::: Document segment

Home. Restoration. Deities. Reviews. The Ancient Egyptian Book of Thoth. 
A Demotic Discourse on Knowledge 
and Pendant to the Classical Hermetica,

Jasnow, Richard / Zauzich, Karl-Theodor,  Wiesbaden 2005.

For some time past I have been exploring the ancient Egyptian 'Chamber of

Darkness' which was known to have been used by Prophets and Priests of Thoth and

(his closely related Goddess), Seshat.

 

The Chamber of Darkness (a room inside an AE House of Life) works like a sensory

deprivation tank and seemingly was combined with Kemetic 'seed-yantras,' the one

I use is Khephera/ scarab.

 

Seshat is said to be the founder of the Chamber of Darkness. Also,

she-who-is-wise (probably Seshat) is associated with prophecy. In procession

Seshat may well have carried the 'lamp of phophecy'.

 

B04, 7/22, She-who-is-wise, this one who first established (the) chamber (of

Darkness), she being ... a lamp of prophecy.

 

'Chamber of Darkness' has Seshat "closely associated with it" according to

Jasnow and Zauzich who also think it might also denote a particular part of the

underworld, a "darkness" at the edge of the universe" BoT p. 37

 

Steve

 

 

The 19th preliminary essay in the Book of Thoth covers the topic of Initiation.

::::::

> Exercises:
1. List the navigation headings at the top of the Book of Thoth review.
2. Please rewrite the part of the Book of Thoth review that opens with the words containing "Jasnow and Zauzich" and closes with "topic of Initiation.", switching "underworld" to "netherworld".
3. Carry the Book of Thoth review on from its last sentence.

::: Recorded data

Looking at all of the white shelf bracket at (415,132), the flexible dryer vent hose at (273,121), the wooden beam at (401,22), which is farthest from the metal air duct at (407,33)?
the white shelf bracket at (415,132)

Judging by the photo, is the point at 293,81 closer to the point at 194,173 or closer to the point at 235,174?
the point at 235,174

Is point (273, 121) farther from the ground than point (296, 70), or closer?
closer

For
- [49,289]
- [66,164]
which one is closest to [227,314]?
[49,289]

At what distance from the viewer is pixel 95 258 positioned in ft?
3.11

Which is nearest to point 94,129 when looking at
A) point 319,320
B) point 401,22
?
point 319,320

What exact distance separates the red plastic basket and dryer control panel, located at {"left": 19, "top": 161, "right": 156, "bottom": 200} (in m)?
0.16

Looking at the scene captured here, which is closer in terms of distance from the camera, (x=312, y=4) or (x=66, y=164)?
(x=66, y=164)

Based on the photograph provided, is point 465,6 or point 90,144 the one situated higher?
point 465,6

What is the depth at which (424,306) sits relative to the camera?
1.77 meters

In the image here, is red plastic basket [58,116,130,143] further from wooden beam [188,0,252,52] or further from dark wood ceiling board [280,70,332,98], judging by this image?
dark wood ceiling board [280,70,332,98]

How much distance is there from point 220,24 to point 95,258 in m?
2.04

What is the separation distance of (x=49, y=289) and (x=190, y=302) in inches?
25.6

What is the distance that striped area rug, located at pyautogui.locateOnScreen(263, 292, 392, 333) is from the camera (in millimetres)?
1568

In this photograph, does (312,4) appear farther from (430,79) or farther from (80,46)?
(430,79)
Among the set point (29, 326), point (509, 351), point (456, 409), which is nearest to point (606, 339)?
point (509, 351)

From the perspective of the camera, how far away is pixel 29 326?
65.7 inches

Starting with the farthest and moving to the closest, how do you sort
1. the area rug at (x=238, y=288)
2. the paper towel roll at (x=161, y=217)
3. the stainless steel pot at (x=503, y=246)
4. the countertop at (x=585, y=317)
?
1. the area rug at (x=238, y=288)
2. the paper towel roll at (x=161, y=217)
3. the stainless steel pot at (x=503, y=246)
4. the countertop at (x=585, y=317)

::::::

> Answers to the exercise:
1. Home, Restoration, Deities, Reviews

2.
Jasnow and Zauzich who also think it might also denote a particular part of the

netherworld, a "darkness" at the edge of the universe" BoT p. 37

 

Steve

 

 

The 19th preliminary essay in the Book of Thoth covers the topic of Initiation.

3.
The scholar states that specialists in Egyptian religion are divided on this

issue. Hornung denies it. The knowledge in the Book of Thoth would have been

quite profound. The idea of a god instructing a mortal does evoke the idea of

mysticism and initiation. The Book of Thoth is not very illuminating about the

purpose it served. Who were the participants and what were the circumstances for

the recitation? It is easy to imagine the Book of Thoth staged as a drama. The

mortal and divine participants could have been assumed by priestly actors.

 

There does not seem to be a merging of the mortal with the divine. The initiate

participates or hopes to with events of the divine world.

 

B02, 8/6 I am with you as an heir like a son of the land of the fathers. May

your teaching act as a nursemaid to me.

 

The person instructed is called a 'youth', such as one at the brink of an

initiation ceremony like circumcision.

 

It is fair to think the 'lover of knowledge' undergoes spiritual rebirth like in

Apulieus. The initiate confronts the divine. There are also similarities with

TIP 'priestly initiation' texts published by Krutchen.

 

Lucius was an outsider though while Egyptian texts seem restricted to the

highest elite.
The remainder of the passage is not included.